No mesmo sentido: SOURDAT, “Responsabilité”, 8ª ed., t. 1, nº 378, páginas 385 a 368.
15. Na Bélgica, HENRI DE PAGE explica da mesma maneira o motivo de se unificar a prescrição da ação civil com a da ação penal: é para evitar o escândalo de se verificar na ação civil a existência de um crime que não pode ser punido por estar prescrito (“Traité”, t. 7, nº 1.359, pág. 1.210):
“E por que a ação civil cai sob a prescrição abreviada da ação penal? Primeiramente, e sobretudo; paia evitar o escândalo que resultaria de uma condenação civil contra um culpado reconhecido; contra uma pessoa que deveria ser castigada, mas que não mais pode sê-lo… Em uma palavra: não se pode admitir que uma ação civil revele que um crime não foi punido (“il ne faut pas qu’une action civile fasse apparaître qu’une infraction a échappé à la répression”)”.
16. Pode dar-se, porém, o caso, como na hipótese da consulta, em que o prazo da prescrição da ação civil seja menor do que o prazo da ação penal, consoante a classificação da sentença. Nessa hipótese desaparece a razão da lei para unificar as prescrições, podendo-se aceitar e adotar a seguinte lição:
“Il n’y a plus, en effet”, dizem BAUDRY et TISSIER, nº 636, “a craindre le scandale de la découverte d’un ocupable qu’on no peut plus punir”.

Dados do exercício

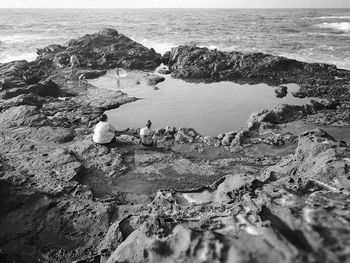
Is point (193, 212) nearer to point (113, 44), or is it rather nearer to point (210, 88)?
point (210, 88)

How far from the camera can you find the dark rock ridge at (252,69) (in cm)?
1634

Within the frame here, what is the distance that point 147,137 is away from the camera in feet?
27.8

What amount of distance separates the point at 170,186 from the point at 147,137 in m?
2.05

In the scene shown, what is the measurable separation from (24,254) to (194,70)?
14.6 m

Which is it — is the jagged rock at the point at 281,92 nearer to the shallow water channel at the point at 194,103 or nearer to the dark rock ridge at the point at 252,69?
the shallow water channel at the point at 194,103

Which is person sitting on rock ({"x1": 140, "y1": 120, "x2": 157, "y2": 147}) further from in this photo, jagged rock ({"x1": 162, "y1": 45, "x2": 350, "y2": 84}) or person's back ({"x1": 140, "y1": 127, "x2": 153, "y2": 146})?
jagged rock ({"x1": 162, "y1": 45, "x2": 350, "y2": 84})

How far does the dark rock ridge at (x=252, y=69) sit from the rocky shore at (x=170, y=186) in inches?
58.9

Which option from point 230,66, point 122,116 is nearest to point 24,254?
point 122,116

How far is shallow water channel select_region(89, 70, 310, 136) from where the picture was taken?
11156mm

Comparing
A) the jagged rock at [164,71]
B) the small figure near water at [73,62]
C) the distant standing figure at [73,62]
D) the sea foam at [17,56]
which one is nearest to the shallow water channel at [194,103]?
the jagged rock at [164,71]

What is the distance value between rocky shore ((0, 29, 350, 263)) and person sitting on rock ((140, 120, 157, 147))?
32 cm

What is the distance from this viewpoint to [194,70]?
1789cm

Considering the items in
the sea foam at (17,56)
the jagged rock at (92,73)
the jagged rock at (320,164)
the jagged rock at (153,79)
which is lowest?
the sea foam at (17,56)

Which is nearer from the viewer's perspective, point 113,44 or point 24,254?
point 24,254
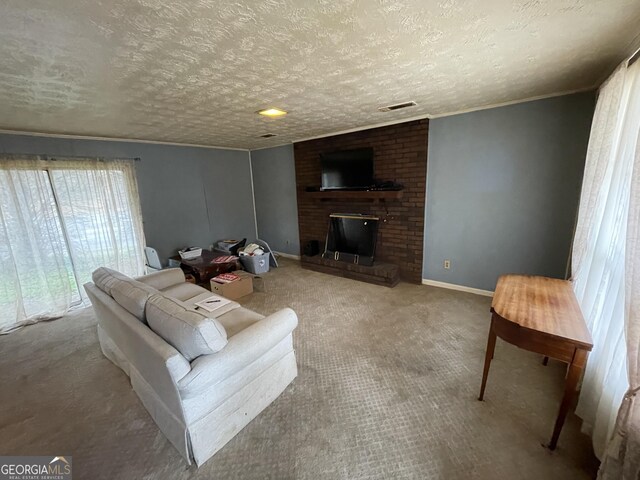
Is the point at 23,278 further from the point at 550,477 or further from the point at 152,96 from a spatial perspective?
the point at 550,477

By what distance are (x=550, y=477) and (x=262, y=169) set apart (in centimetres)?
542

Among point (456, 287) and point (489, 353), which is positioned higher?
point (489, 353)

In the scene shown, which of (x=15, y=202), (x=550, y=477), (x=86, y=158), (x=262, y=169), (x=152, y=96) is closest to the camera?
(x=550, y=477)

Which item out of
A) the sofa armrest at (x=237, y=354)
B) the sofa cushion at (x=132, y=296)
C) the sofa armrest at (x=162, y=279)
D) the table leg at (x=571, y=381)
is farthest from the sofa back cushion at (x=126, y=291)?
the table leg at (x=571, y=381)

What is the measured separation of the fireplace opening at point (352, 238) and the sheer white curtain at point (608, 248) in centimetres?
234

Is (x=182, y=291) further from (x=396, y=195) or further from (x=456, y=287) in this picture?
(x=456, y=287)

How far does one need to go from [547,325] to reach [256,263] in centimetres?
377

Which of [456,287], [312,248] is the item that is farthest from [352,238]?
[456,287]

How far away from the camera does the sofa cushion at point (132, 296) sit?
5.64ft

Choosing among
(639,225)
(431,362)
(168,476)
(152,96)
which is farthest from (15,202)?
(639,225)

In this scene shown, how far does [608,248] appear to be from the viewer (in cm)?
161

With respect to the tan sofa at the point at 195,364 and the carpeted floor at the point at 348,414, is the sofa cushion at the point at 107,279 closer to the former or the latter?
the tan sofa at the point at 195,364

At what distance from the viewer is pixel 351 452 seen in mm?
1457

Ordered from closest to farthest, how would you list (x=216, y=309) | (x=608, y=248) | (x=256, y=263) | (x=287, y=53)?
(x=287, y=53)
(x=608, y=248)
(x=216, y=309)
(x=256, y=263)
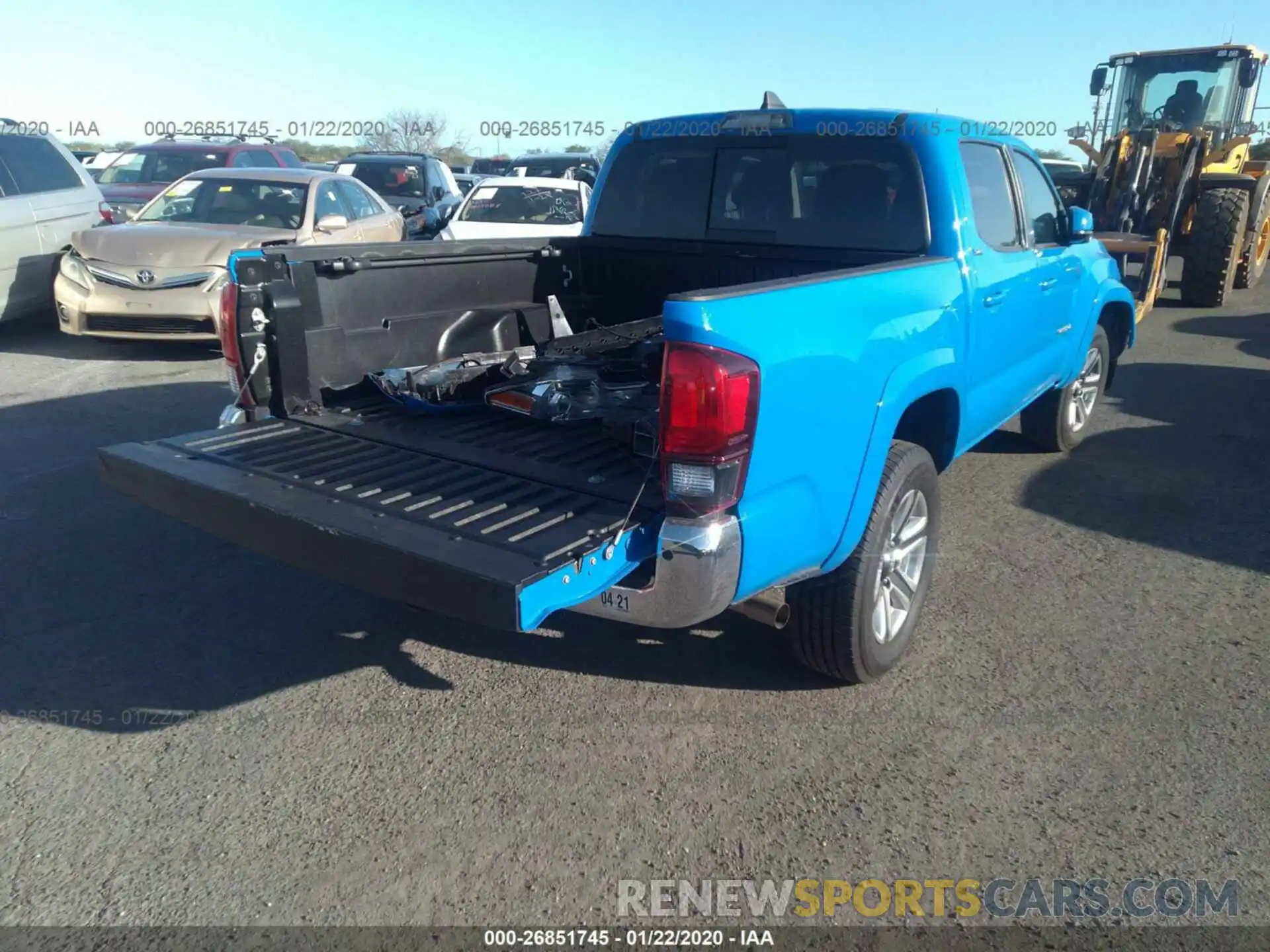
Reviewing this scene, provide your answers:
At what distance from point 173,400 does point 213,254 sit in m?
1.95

Objetivo 1
Segundo a página, em que país HENRI DE PAGE explica o motivo de unificar a prescrição da ação civil com a da ação penal?
Objetivo 2
Edite as entradas desde a linha que contém "Ordered from closest" até o fim das entradas, trocando "Reviewing" por "Examining" e mantendo todo o resto igual. Deixe as imagens de fora da resposta.

Resposta esperada 1
Na Bélgica.

Resposta esperada 2
Ordered from closest to farthest, how would you list (x=216, y=309) | (x=608, y=248) | (x=256, y=263) | (x=287, y=53)?
(x=287, y=53)
(x=608, y=248)
(x=216, y=309)
(x=256, y=263)
Examining this scene, provide your answers:
At what distance from point 173,400 does point 213,254 sit in m?
1.95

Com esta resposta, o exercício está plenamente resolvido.